I'm stuck because I can't get things right.

Upvotes: 0

Views: 60

Answers (1)

Alex Poole
Alex Poole

Reputation: 191235

It seems very unwieldy, but if your really have to convert to a date datatype then you can add the date difference to another arbitrary date:

select date '1970-01-01' + (t2.time_event - t1.time_event) as ...

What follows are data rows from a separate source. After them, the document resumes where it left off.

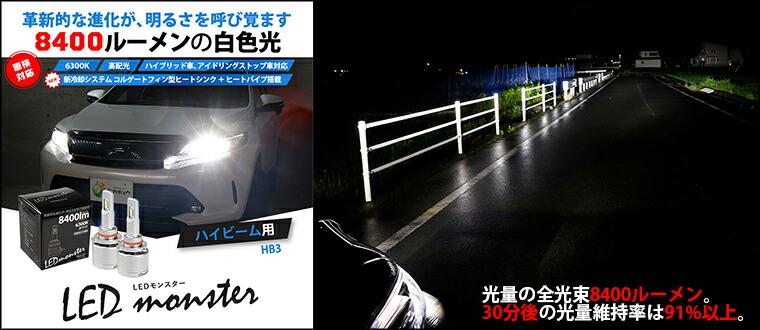 LED MONSTER L8400 LEDハイビームキット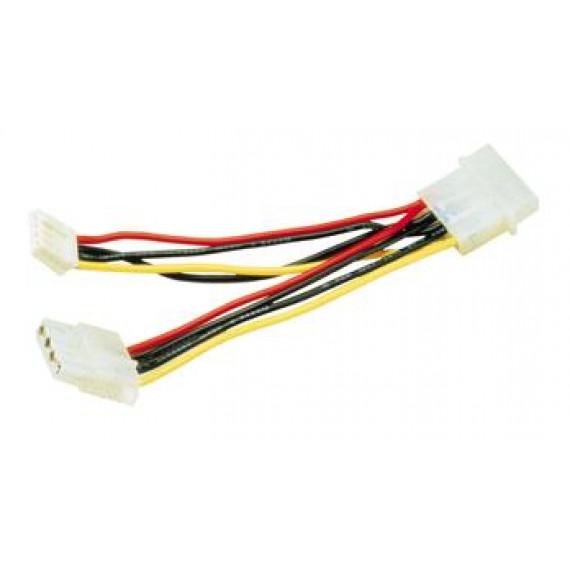 MCL Câble d'alimentation molex 5,25'' mâle - 5,25'' fem. + 3,5'' fem.*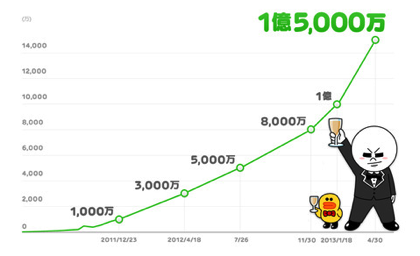 「LINE」ユーザ数が1億5,000万人突破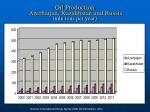 oil production azerbaijan kazakhstan and russia mln tons per year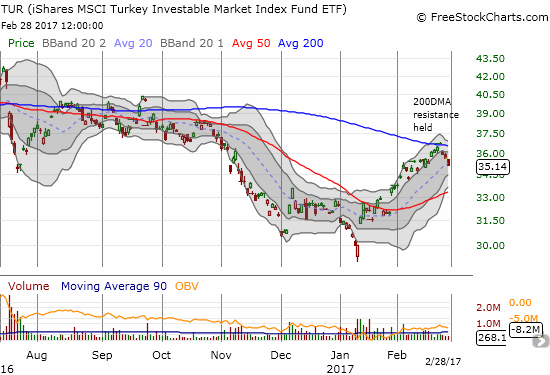The iShares MSCI Turkey (TUR) carved out a bottom in January but recently got rejected by downward trending resistance at its 200DMA.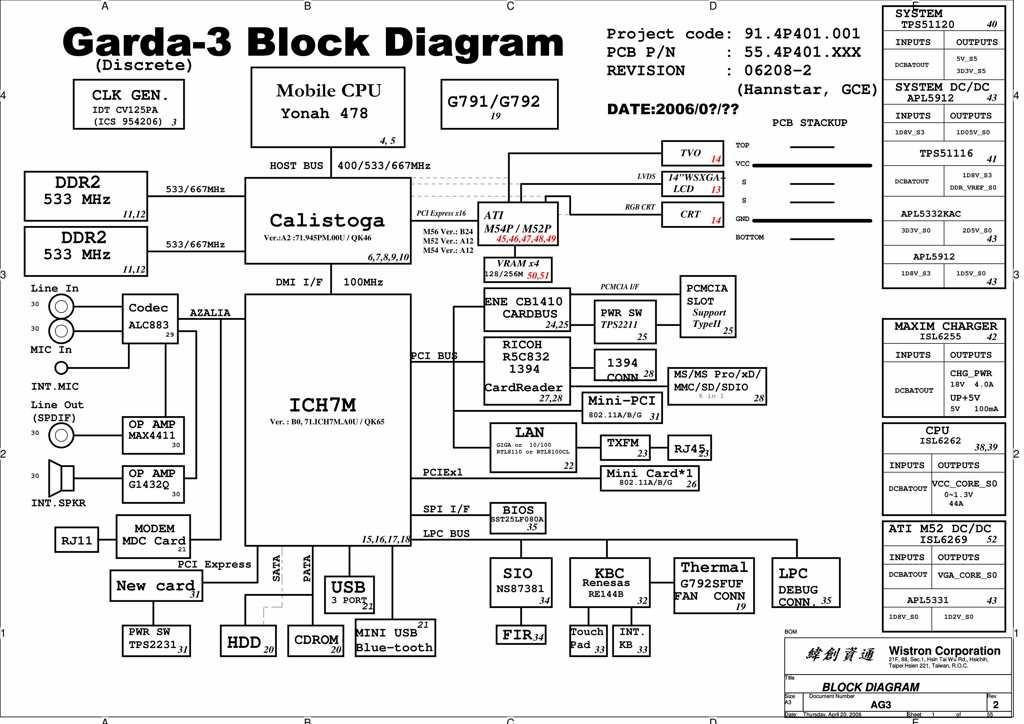 Acer Aspire 5550/3670 , TravelMate 3250/2470 schematic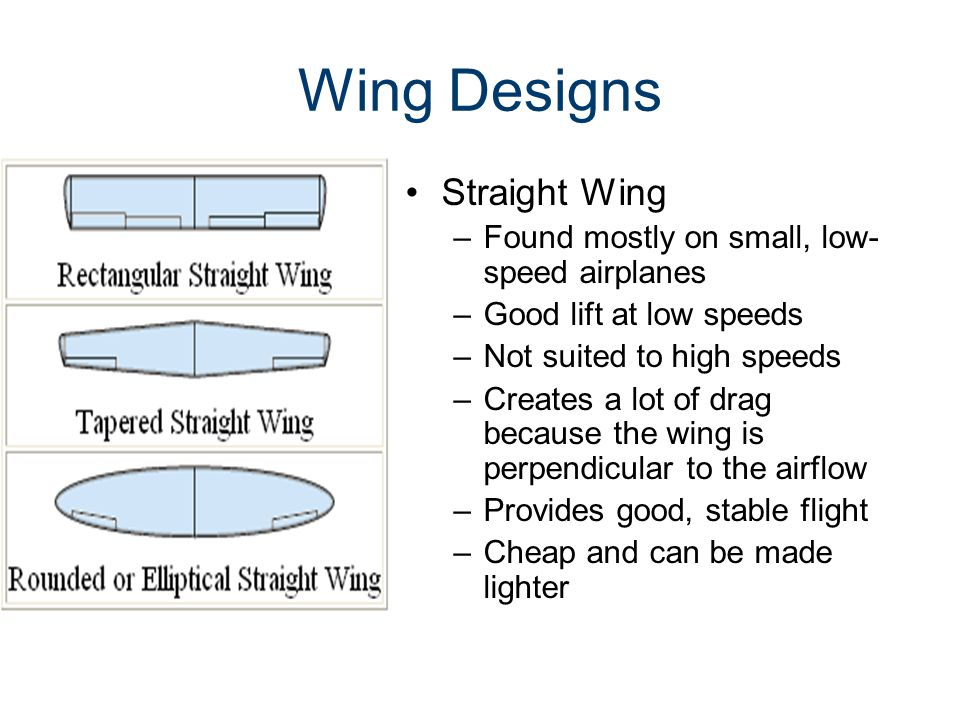 Wing Designs Straight Wing Found mostly on small, low-speed airplanes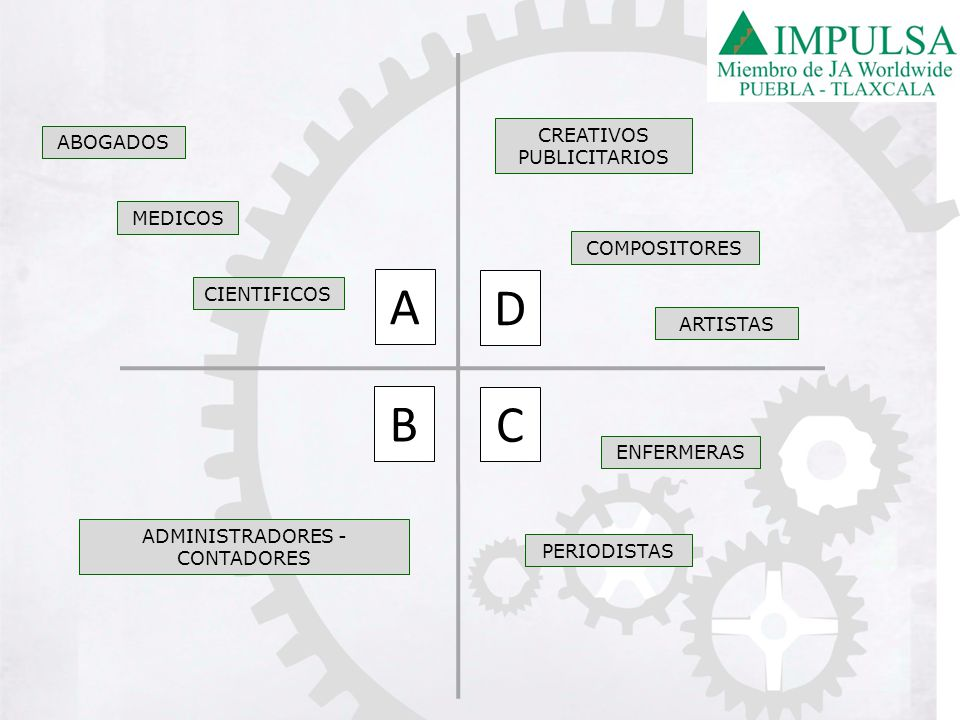 A D B C CREATIVOS PUBLICITARIOS ABOGADOS MEDICOS COMPOSITORES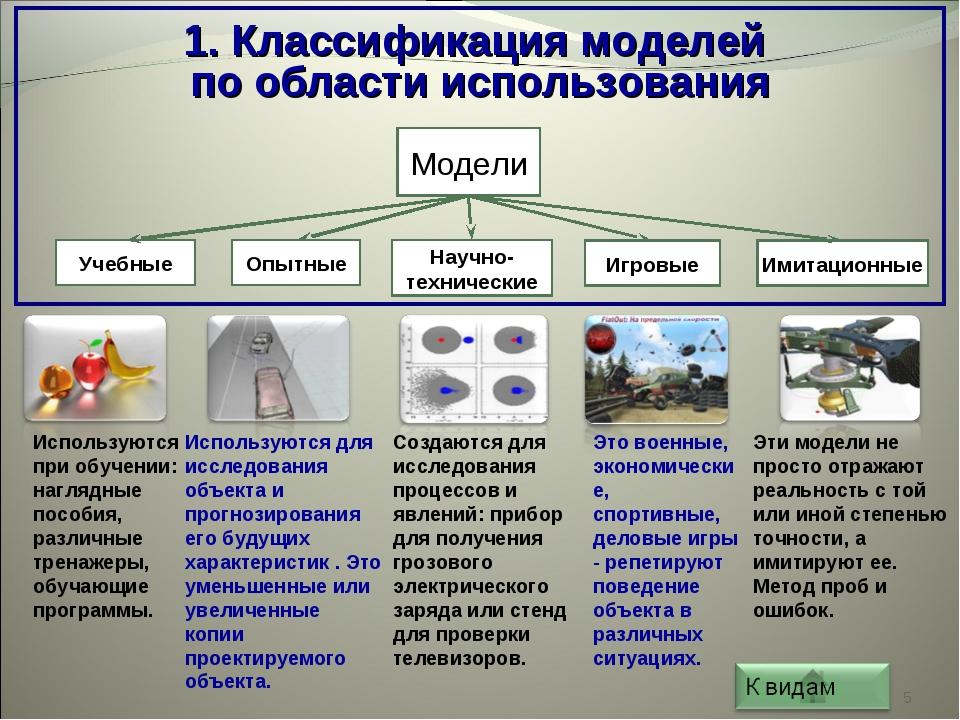 * Модели Имитационные Игровые Научно-технические Опытные Учебные 1. Классифик...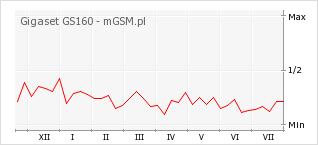 Wykres zmian popularności telefonu Gigaset GS160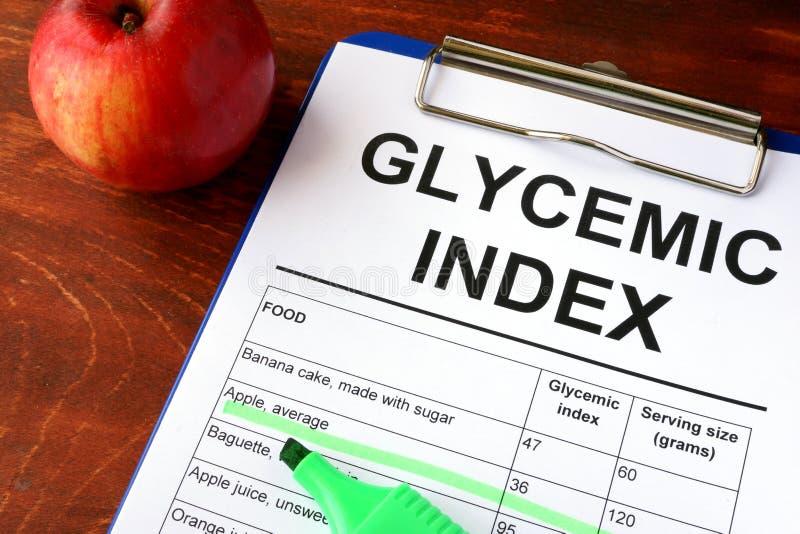 Papier mit Glycemic GI Index des Titels lizenzfreies stockbild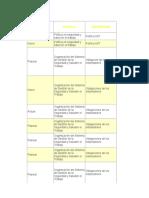 Requisitos 1072 de 2015 Phva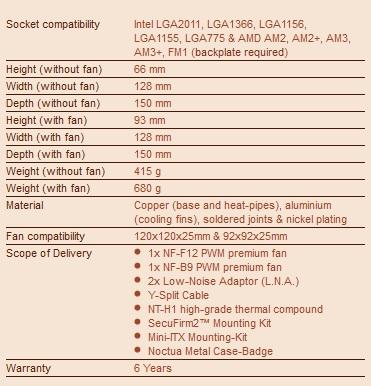 NH-L12 Specs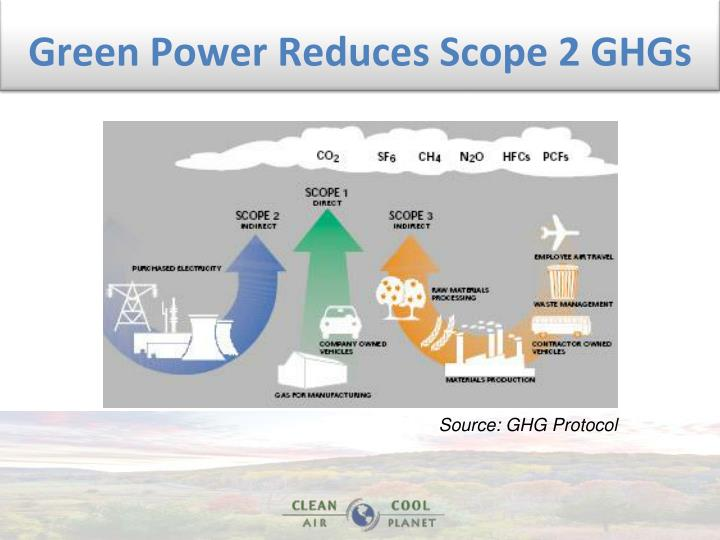 Green Power Reduces Scope 2 GHGs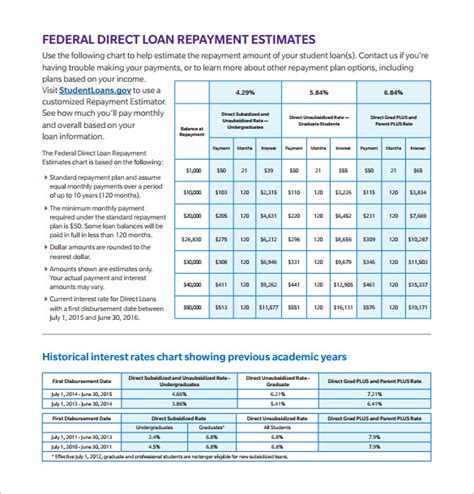 sample loan interest calculator   documents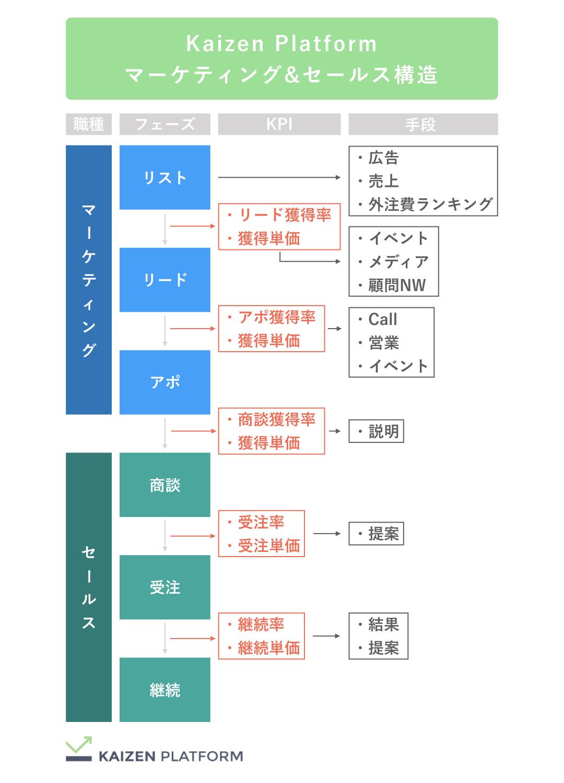 Kaizen Platformマーケティング&セールス構造
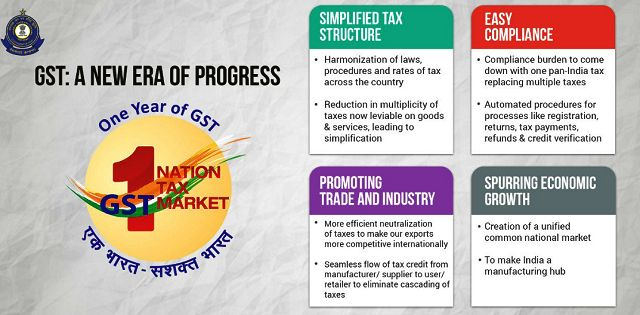 achievements of gst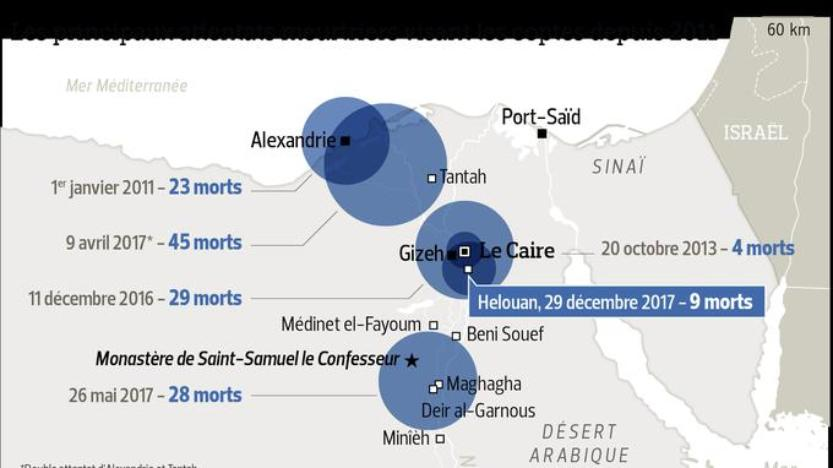 Un assaillant attaque une église près du Caire, neufmorts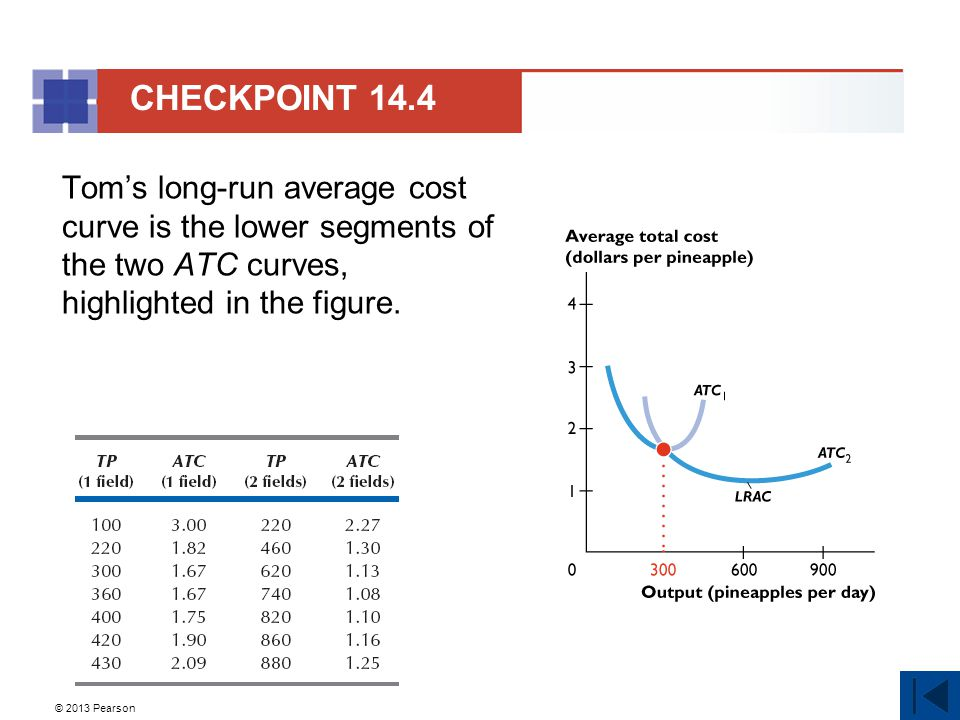 CHECKPOINT 14.4 Tom's long-run average cost curve is the lower segments of the two ATC curves, highlighted in the figure.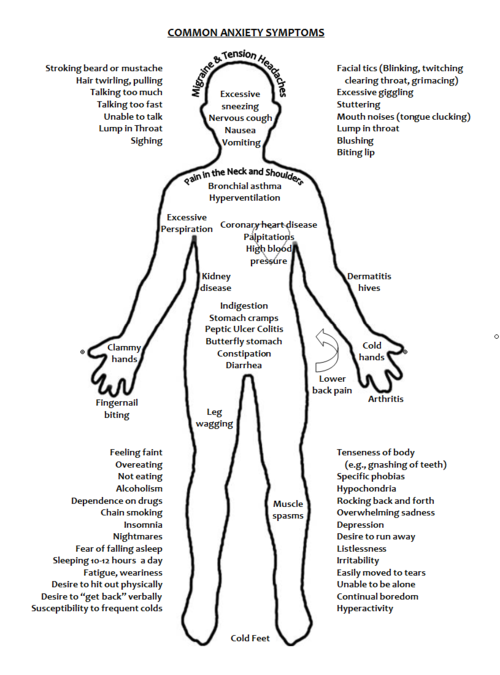 relax – it's a healthy choice! | monterey bay holistic ... anxiety diagram #12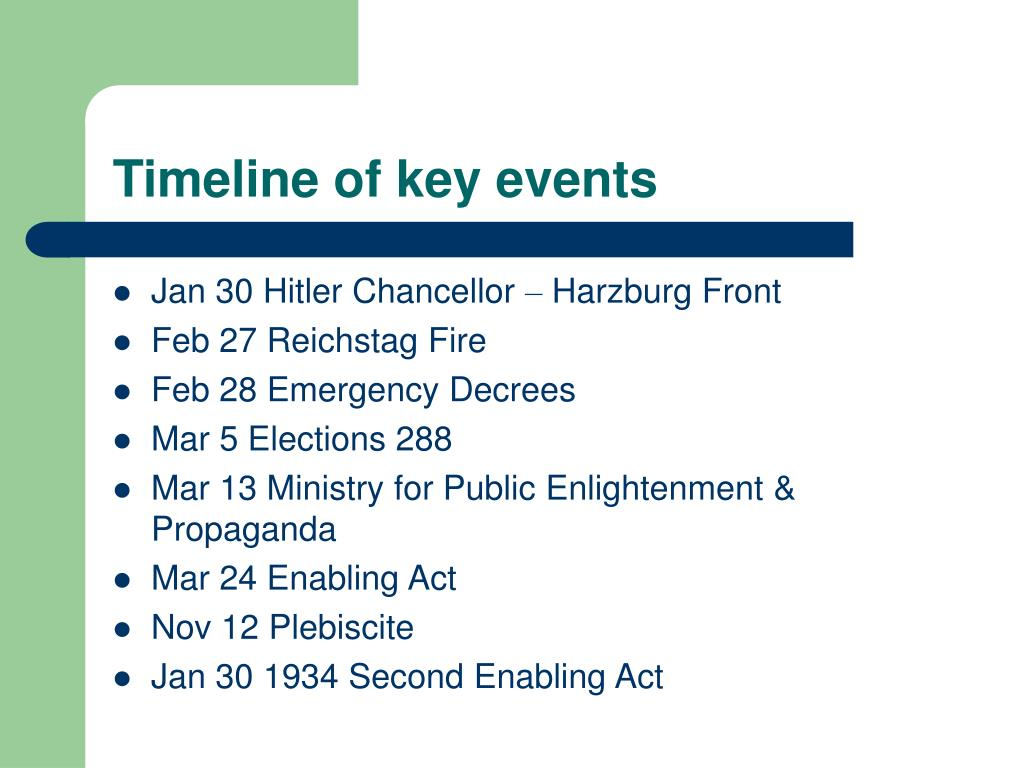 Timeline of key events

The fixed date can be anything, so I've just picked the Unix epoch.

Quick demo:

alter session set nls_date_format = 'YYYY-MM-DD HH24:MI:SS';

with TBL_DUMMYFEED as (
  select 1 as trax_id, 'created' as event,
    to_date('2015-02-25 06:49:15', 'YYYY-MM-DD HH24:MI:SS') as time_event
  from dual
  union all
    select 1 as trax_id, 'sent' as event,
    to_date('2015-02-25 08:13:47', 'YYYY-MM-DD HH24:MI:SS') as time_event
  from dual
)
select t2.time_event - t1.time_event as raw_diff,
   (t2.time_event - t1.time_event) * 24 * 60 * 60 as diff_in_seconds,
   numtodsinterval(t2.time_event - t1.time_event, 'DAY') as diff_interval,
   date '1970-01-01' + (t2.time_event - t1.time_event) as fake_date
from TBL_DUMMYFEED t1 
join TBL_DUMMYFEED t2 on t1.trax_id = t2.trax_id
where t1.event = 'created'
and t2.event = 'sent';

   RAW_DIFF DIFF_IN_SECONDS DIFF_INTERVAL FAKE_DATE          
----------- --------------- ------------- -------------------
.0587037037            5072 0 1:24:32.0   1970-01-01 01:24:32 

Sticking to a raw number or using an interval data type is neater but doesn't seem to fit into your design constraints.